Given the documented ecological impacts of invasive alien plants, monitoring alone is unlikely to prevent biodiversity and structural degradation unless coupled with sustained control, containment and follow-up actions. This is consistent with the EU Invasive Alien Species framework (Regulation (EU) No 1143/2014), which foresees restrictions and requires early detection/rapid eradication and management measures for listed species of Union concern; notably, Ailanthus altissima is included in the Union list.
At a broader spatial scale, A. fruticosa is recognized as one of the most problematic invasive shrubs in European riparian systems, with high propagule pressure, strong resprouting ability and a capacity to dominate river banks and floodplains of the Danube and other major rivers [42,43]. Studies from the lower Danube indicate that this species easily colonizes various alluvial habitats, especially showing high invisibility in open, periodically disturbed stands [42]. Climate and land use change projections, moreover, suggest that much of south-eastern Europe, including Greece, will remain climatically suitable or even increasingly favourable for A. fruticosa in the coming decades [43]. Against this background, the decline observed in our permanent plots is encouraging but should be interpreted as a local response to sustained removal rather than a spontaneous retreat.
Acer negundo is likewise a widely distributed invasive tree in European riparian and urban forests. In urban riparian corridors in Poland, A. negundo dominance has been shown to reduce native woody species richness, homogenize understory vegetation and negatively affect recreation potential [44]. In our study, A. negundo remained one of the most prevalent woody species through both survey years, but its abundance decreased slightly. Its distribution was obviously determined by the river bank site and plot category. Conversely, the weaker response by A. negundo to management is consistent with its greater height, rapid growth rate and efficient long-distance dispersal making ongoing control more challenging [39,44].
Negative binomial GLMMs found a significant trend in the decrease in invader abundance with time for A. fruticosa, and less pronounced but still significant in A. negundo. The spatial distribution was affected by the gradient of river bank and site environment factors. This confirms and supports the wider body of evidence indicating that invasive woody species are generally able to respond as a group to hydrological regimes, soil status and history of disturbance [39,41]. Our developmental data add to the genetic and regeneration studies from Avramidou et al. [45], who reported the high genetic diversity and vigorous regeneration of A. fruticosa at the same habitat. They show, however, that some components of this regenerative capacity can be mitigated at least locally without immediately depressing woody alpha diversity.
The slight rise in M. alba from 2019 to 2023 indicates that it is more of ecologically tolerant or persistent compared to an aggressively invasion-tending species. M. alba is highly adaptable to edaphic conditions and can tolerate flooding in riparian areas, as evidenced by natural vegetative regeneration. Bird and non-avian seed dispersal, and proximity to human habitation may assist with local recruitment. The competitive exclusion or suppression of native riparian taxa was not observed for the species in plots. This pattern thus suggests local naturalization with appropriate site conditions, not rapid spreading invasion.

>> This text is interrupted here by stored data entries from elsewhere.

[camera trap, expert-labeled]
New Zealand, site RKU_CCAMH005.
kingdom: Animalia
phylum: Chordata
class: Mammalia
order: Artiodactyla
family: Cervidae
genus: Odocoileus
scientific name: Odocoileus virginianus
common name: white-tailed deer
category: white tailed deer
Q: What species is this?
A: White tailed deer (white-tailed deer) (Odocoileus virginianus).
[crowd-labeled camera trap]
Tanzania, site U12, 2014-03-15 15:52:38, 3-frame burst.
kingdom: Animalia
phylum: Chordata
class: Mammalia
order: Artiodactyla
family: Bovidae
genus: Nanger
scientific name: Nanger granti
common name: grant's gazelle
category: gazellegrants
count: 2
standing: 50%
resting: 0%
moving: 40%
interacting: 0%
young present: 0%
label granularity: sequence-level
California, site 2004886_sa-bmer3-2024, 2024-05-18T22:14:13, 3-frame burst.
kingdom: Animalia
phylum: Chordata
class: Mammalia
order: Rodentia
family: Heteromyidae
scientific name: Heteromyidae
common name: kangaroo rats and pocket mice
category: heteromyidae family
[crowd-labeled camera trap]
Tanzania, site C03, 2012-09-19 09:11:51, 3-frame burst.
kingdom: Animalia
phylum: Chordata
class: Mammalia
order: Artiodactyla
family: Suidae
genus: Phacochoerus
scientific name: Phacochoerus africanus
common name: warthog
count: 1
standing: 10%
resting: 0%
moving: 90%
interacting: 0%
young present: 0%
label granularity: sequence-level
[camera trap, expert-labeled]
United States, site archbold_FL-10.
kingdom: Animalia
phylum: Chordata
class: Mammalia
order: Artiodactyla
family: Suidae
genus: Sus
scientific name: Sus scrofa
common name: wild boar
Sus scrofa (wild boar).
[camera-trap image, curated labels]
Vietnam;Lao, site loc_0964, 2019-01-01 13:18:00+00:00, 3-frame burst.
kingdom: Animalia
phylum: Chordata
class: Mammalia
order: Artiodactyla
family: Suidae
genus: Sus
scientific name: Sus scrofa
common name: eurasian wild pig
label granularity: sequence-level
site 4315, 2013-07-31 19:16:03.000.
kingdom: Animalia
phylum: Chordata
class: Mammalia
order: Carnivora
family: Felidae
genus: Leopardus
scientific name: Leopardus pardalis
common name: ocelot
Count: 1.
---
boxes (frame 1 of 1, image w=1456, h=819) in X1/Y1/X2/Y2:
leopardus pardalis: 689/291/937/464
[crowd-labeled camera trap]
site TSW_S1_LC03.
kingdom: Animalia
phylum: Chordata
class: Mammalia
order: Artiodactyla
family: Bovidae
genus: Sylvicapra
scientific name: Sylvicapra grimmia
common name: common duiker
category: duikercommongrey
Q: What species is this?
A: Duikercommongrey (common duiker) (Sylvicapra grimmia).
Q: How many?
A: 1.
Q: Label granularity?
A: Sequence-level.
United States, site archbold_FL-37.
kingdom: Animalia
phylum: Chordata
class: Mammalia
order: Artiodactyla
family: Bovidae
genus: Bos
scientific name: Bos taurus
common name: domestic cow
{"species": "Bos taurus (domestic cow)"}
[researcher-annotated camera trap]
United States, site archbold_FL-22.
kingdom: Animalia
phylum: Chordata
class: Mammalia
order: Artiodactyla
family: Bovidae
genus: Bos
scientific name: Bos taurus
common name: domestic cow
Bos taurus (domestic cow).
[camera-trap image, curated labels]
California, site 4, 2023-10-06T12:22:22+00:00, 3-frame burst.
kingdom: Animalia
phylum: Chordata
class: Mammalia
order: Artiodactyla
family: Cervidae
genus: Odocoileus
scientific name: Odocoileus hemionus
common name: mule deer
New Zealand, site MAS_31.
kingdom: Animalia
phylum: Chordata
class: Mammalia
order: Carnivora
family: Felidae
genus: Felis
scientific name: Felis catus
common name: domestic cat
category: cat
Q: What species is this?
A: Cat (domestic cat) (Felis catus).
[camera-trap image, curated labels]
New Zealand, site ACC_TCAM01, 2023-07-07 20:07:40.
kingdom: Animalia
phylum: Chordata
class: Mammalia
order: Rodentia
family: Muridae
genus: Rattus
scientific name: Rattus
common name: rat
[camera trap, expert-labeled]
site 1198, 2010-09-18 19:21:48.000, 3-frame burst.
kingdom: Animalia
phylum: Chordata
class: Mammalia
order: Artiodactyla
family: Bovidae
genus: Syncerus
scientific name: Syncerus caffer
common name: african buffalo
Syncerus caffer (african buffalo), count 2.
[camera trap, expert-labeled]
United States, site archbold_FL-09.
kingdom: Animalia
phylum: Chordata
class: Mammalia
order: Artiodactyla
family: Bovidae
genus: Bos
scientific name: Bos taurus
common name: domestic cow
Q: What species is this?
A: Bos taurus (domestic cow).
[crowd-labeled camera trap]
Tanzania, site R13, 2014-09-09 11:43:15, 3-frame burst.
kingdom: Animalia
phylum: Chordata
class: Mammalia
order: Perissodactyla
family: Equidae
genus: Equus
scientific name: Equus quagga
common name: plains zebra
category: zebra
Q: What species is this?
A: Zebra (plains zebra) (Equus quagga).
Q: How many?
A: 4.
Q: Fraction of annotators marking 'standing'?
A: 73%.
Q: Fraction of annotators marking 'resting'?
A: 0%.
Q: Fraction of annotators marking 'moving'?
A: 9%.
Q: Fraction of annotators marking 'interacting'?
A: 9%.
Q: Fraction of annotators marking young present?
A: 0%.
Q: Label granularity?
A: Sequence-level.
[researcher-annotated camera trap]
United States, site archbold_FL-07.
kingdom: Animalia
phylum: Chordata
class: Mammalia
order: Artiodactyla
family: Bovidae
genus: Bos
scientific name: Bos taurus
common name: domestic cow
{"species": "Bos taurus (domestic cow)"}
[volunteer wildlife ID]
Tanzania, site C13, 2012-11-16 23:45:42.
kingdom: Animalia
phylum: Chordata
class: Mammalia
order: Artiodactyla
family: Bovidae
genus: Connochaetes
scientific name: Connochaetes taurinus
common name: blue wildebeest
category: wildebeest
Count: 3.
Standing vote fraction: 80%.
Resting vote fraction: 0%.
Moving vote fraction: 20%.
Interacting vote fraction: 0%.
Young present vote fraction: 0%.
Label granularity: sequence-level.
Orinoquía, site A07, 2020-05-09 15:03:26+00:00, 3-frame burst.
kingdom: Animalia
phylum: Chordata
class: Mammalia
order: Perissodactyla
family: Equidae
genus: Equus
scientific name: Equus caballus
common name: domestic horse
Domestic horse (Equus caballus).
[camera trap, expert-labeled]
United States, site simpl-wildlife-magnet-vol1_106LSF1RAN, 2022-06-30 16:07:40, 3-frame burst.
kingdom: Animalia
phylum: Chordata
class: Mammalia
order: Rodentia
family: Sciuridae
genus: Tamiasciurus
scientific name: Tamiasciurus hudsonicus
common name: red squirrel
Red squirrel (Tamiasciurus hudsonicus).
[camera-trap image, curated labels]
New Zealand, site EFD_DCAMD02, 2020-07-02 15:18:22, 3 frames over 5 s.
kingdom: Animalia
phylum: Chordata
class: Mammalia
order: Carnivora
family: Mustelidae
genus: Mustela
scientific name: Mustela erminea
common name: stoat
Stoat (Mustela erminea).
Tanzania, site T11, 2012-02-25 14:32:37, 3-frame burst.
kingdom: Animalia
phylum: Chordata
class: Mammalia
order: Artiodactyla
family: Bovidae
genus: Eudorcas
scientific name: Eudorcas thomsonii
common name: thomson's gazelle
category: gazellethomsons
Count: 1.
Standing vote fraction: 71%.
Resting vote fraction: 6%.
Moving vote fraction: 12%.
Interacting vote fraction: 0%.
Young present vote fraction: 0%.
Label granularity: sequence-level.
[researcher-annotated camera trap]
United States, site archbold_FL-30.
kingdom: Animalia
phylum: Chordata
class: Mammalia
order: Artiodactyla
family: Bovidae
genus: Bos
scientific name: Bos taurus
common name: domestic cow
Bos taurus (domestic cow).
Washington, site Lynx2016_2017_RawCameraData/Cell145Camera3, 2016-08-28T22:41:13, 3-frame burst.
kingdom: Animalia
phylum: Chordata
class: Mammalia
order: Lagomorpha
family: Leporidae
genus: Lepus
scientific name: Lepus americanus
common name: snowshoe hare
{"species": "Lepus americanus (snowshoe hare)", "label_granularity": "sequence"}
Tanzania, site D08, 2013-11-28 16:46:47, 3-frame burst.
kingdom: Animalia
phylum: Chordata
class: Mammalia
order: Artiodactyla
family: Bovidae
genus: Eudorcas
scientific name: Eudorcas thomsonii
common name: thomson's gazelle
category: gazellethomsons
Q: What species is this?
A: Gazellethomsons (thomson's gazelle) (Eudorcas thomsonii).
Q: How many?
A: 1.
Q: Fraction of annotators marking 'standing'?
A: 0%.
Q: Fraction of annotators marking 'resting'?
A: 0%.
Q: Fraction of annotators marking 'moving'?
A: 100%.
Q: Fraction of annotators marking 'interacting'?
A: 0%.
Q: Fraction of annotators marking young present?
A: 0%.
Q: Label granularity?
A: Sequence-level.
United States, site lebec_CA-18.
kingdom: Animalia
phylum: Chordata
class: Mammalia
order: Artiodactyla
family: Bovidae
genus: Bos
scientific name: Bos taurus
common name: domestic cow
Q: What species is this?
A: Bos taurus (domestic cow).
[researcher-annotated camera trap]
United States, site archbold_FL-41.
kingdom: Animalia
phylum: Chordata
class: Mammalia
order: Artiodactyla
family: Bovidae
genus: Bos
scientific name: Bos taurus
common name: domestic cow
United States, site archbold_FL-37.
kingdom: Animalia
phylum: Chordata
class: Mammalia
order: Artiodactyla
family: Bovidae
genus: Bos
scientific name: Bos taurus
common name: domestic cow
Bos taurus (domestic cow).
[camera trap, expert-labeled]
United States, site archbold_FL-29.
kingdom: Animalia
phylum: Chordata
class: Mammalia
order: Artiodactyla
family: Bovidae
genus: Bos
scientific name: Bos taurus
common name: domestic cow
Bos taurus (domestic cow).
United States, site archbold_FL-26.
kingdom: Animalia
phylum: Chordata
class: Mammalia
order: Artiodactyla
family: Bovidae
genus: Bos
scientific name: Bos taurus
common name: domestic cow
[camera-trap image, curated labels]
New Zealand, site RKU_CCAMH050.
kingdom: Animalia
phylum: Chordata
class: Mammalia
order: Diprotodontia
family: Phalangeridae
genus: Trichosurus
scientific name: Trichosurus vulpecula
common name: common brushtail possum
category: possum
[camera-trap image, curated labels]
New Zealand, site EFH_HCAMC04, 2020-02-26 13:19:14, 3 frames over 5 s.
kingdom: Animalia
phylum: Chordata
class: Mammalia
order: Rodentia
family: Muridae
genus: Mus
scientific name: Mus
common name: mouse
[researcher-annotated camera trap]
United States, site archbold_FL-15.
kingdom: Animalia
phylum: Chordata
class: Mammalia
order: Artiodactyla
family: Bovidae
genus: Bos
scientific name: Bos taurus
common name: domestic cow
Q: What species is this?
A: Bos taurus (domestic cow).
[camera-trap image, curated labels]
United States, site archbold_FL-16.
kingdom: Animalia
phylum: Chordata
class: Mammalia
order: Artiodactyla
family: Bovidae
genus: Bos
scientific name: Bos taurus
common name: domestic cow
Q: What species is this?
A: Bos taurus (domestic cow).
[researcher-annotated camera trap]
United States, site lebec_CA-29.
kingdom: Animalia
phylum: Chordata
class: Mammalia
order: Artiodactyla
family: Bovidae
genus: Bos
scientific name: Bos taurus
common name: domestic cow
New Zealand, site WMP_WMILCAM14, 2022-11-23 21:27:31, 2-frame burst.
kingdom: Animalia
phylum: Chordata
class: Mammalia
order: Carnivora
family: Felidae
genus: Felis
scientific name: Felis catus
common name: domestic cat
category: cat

4.3. Beta Diversity, Turnover and Spatial Structuring

The decomposition of between-plot dissimilarity into turnover and nestedness components revealed that beta diversity in the Nestos alluvial forest is dominated by species replacement rather than by systematic species loss. The Sørensen-based total beta diversity was moderate, whereas the Simpson turnover component clearly exceeded the nestedness-resultant component, indicating that plots mainly differ by species substitutions rather than by subsets of a common species pool. This pattern corresponds to the conceptual framework proposed by Baselga [16], who emphasized that high turnover combined with low nestedness often reflects strong small-scale environmental heterogeneity and historical contingencies, rather than a simple gradient of degradation.
In our case, ordination and PERMANOVA detected statistically significant differences in community composition between sampling years and between river banks, but these factors together explained only a modest fraction of the total variation. The east–west separation in PCoA space, combined with the relatively weak correlation of plot-level turnover with the measured soil axes, suggests that unmeasured microtopographic and hydrological factors (e.g., distance to active channels and inundation frequency) and local disturbance events (tree falls and selective cutting) contribute substantially to compositional heterogeneity. The similar dominance of turnover over nestedness has been observed in the alien tree invasions of temperate forests, where invaders frequently encourage spatially diverse mixtures of residual specialists and generalists instead of a strictly nested degradation sequence [39].
From a conservation perspective, the prevalence of turnover implies that maintaining a network of plots across both river banks and capturing the full microhabitat gradient are crucial for representing the gamma diversity of the habitat. It also means that short-term monitoring based solely on species richness or a small set of “diagnostic” species may overlook important shifts in species identities that could have functional consequences. By explicitly quantifying turnover and nestedness, this study provides a more nuanced baseline for tracking whether ongoing management leads to homogenisation (declining turnover) or to a restoration of fine-scale heterogeneity [46].

4.4. Indicator Values and Functional Diversity as Early Warning Tools

Using the harmonized Ellenberg-type indicator values for European vascular plants [23], we derived community-weighted means for light, moisture, reaction and nutrients. These CWMs confirmed that the woody layer is characterized by species adapted to moist, base-rich and moderately nutrient-rich conditions, which is consistent with the ecological definition of habitat 91E0* and with previous vegetation surveys in the Nestos Delta [38]. Between 2019 and 2023, the shifts in mean indicator values were small, and their variation was more strongly associated with soil-related axes and the river bank than with the sampling year. This suggests that, over the study period, the realized ecological niche of the woody layer remained largely stable, despite changes in invader abundance.
Functional diversity indices, including Rao’s quadratic entropy and functional dispersion, likewise showed only subtle changes between years and no evidence for a directional erosion of functional space. This result resonates with recent studies showing that invasive trees can substantially modify species composition while leaving functional or phylogenetic diversity largely unchanged, because invaders often occupy trait spaces similar to those of native pioneers and generalists [39]. In the Nestos forest, the combination of stable functional dispersion and moderate compositional turnover indicates that species replacements have so far occurred predominantly within a relatively constrained trait space.
The present work is, to our knowledge, among the first to apply the new European-wide Ellenberg-type indicator dataset of Tichý et al. [23] to a Mediterranean riparian Natura 2000 habitat and to integrate these indicator-based metrics with invasion and beta-diversity analyses. This integration is particularly relevant for journals such as Land that focus on linking field-based ecological information with land use planning and ecosystem service assessments: community-weighted indicator values and functional diversity indices are readily interpretable by managers and can be combined with remote sensing products and hydrological data to build spatially explicit risk indicators for habitat degradation [41].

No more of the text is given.